We rented Villa Optima in Treasure Beach and it was fantastic.  Three bedrooms all with their own full washrooms, big living area, well stocked kitchen with two beautiful girls from the area that could cook up a storm.  They did the shopping and we paid for the groceries.  That was one of my favorite parts of the holiday, no cooking!!!  We were right across the street from the beach at the end of Old Wharf Rd and also had our own pool.  We ate in most days as the girls cooked two meals a day for us, but we still managed to eat at Smurfs, Delicious Diner, Frenchmans, Jack sprats, and Jakes!!!  We walked from our place to Smurfs, 45 minutes each way so zero calories consumed that breakfast, and actually walked from Frenchmans Bay to Great Bay on a regular basis, stopping to swim, grab a cold beer or play a game of dominos or two!  So much to see, weather was perfect and the people are so genuine in Treasure Beach.  Saw a lot of repeat visitors from last year also.  Weather was hot hot hot and enjoyed lobster at Frenchmans, beef stew at Delicious Diner, Lobster Pizza at Jack Sprats and Peppered Chicken at Jakes.  Also enjoyed mackerel rundown, callaloo omelettes with bacon and jerk sausages, dumpling, breakfast biscuits, chicken soup, salads and fruit plates daily, pancakes, eggs, pork stew, jerk chicken, curried shrimp, brown chicken stew......oh how I miss Trudy and Shanique and the aromas from the kitchen.

----------


## hey_mon

Why are my pics sideways....

----------


## johng

hey-mon,

Thanks so much for the pics and the write up. Sideways doesn't matter as I get the picture so not to worry on your end!! It looks like Villa Optima was Optimal, how many people stayed with you?? I checked Optima on-line and it seems like an awesome spot. TB is such a nice area and positive vibe. I first visited there in 1981 but didn't stay over just stopped there on a road trip. Needless to say it was very quiet there but it has matured nicely since due to the local community working together to keep it as nice as possible. The Sports Park is quite a good idea and it has brought it many different sports teams from tennis, cricket, soccer, basketball and even baseball to work out and train there. I also understand that it is a popular Yoga destination in TB also. All in all a wonderful place!!

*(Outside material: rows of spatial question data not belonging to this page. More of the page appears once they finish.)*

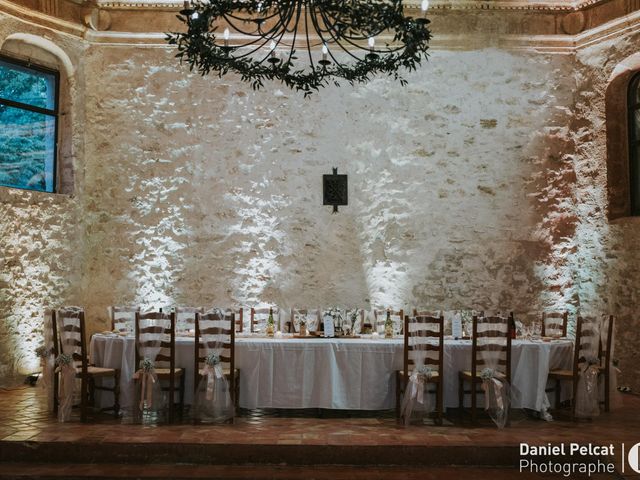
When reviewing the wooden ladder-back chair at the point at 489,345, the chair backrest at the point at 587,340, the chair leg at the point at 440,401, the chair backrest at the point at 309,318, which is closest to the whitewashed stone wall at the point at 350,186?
the chair backrest at the point at 309,318

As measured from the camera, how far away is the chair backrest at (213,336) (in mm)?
5863

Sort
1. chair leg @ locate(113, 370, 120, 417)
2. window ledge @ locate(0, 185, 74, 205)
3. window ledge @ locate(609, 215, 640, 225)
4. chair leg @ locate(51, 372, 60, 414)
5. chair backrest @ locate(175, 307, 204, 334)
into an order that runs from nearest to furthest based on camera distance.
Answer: chair leg @ locate(113, 370, 120, 417) < chair leg @ locate(51, 372, 60, 414) < chair backrest @ locate(175, 307, 204, 334) < window ledge @ locate(0, 185, 74, 205) < window ledge @ locate(609, 215, 640, 225)

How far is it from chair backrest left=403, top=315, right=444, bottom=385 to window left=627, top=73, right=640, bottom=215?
12.9ft

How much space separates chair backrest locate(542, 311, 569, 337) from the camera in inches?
300

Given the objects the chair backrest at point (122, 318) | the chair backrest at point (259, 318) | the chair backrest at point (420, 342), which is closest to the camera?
the chair backrest at point (420, 342)

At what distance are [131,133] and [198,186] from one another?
3.74ft

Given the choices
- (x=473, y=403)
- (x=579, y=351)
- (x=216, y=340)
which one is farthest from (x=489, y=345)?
(x=216, y=340)

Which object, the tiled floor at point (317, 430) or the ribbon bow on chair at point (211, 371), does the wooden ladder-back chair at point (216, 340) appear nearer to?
the ribbon bow on chair at point (211, 371)

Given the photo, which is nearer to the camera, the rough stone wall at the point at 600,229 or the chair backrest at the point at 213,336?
the chair backrest at the point at 213,336

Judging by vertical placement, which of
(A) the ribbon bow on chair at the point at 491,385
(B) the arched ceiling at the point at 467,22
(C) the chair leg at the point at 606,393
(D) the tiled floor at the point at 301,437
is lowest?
(D) the tiled floor at the point at 301,437

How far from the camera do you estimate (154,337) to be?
5891 millimetres

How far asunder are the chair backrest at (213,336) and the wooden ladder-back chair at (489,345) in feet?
7.05

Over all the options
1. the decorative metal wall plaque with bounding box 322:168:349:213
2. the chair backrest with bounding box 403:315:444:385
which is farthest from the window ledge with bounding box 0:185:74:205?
the chair backrest with bounding box 403:315:444:385

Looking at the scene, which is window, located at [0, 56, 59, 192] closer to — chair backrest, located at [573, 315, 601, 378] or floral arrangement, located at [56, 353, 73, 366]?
floral arrangement, located at [56, 353, 73, 366]
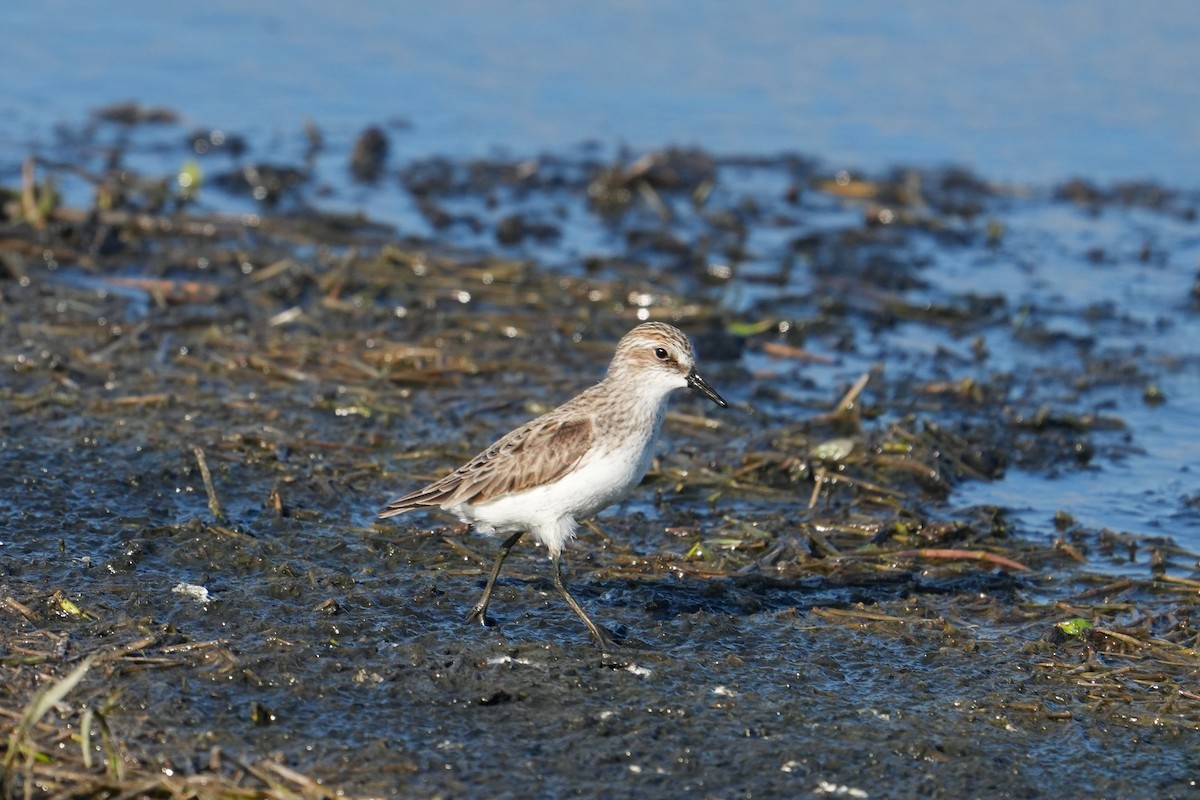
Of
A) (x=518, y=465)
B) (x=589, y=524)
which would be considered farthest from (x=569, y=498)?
(x=589, y=524)

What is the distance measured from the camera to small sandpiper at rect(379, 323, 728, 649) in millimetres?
6465

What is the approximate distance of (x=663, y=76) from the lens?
17266mm

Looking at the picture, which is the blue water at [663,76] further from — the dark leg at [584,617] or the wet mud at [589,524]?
the dark leg at [584,617]

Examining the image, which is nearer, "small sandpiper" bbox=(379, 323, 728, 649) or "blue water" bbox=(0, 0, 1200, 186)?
"small sandpiper" bbox=(379, 323, 728, 649)

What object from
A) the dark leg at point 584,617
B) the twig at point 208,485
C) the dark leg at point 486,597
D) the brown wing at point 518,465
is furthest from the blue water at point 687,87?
the dark leg at point 584,617

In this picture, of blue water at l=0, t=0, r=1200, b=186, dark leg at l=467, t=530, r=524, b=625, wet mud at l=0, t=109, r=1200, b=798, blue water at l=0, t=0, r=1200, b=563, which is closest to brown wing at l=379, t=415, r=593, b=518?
dark leg at l=467, t=530, r=524, b=625

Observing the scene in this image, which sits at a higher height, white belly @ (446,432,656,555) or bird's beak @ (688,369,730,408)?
bird's beak @ (688,369,730,408)

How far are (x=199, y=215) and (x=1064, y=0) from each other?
37.7 feet

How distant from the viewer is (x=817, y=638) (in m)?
6.56

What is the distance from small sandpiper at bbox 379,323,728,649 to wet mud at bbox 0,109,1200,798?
1.31ft

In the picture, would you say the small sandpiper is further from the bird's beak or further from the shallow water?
the shallow water

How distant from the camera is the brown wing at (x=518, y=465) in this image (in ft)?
21.4

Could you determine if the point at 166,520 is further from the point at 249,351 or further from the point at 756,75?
the point at 756,75

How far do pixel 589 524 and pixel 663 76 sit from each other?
10426 millimetres
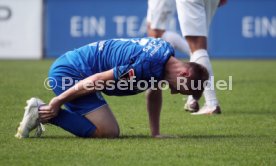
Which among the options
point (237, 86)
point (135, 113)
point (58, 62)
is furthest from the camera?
point (237, 86)

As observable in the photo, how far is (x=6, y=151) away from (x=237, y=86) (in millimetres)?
6872

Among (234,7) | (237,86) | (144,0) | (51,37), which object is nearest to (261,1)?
(234,7)

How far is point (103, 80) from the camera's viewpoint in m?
6.68

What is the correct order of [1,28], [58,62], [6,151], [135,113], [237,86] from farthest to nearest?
[1,28] → [237,86] → [135,113] → [58,62] → [6,151]

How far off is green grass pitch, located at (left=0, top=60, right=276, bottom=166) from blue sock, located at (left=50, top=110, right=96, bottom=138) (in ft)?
0.27

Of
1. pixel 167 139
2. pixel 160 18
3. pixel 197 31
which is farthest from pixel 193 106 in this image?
pixel 160 18

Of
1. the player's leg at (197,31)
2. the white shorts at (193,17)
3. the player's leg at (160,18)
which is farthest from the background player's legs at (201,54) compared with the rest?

As I mentioned I have friends from Germany (a couple) headed to TB Saturday and after 6 nights heading to Negril. I haven't said too much about the differences in style and I am interested in their feedback as far as experience goes. For them it is strictly a chill trip with laying out and totally relaxing to re charge their batteries. I'll be sure and let you know how their trip turned out in a couple weeks time.

Thanks again for the pics and if you have more to share it would be great and appreciated.

Irie,
johng

----------


## Rumghoul

Our scales tipped several years ago - now just spend 9 days or so in TB.  We were there in February - very quiet but always a great time.

----------


## johng

Rumghoul, very nice pictures and beautiful property!! I live in New England and we just got a foot of snow yesterday, I wish so much I could be down in TB. 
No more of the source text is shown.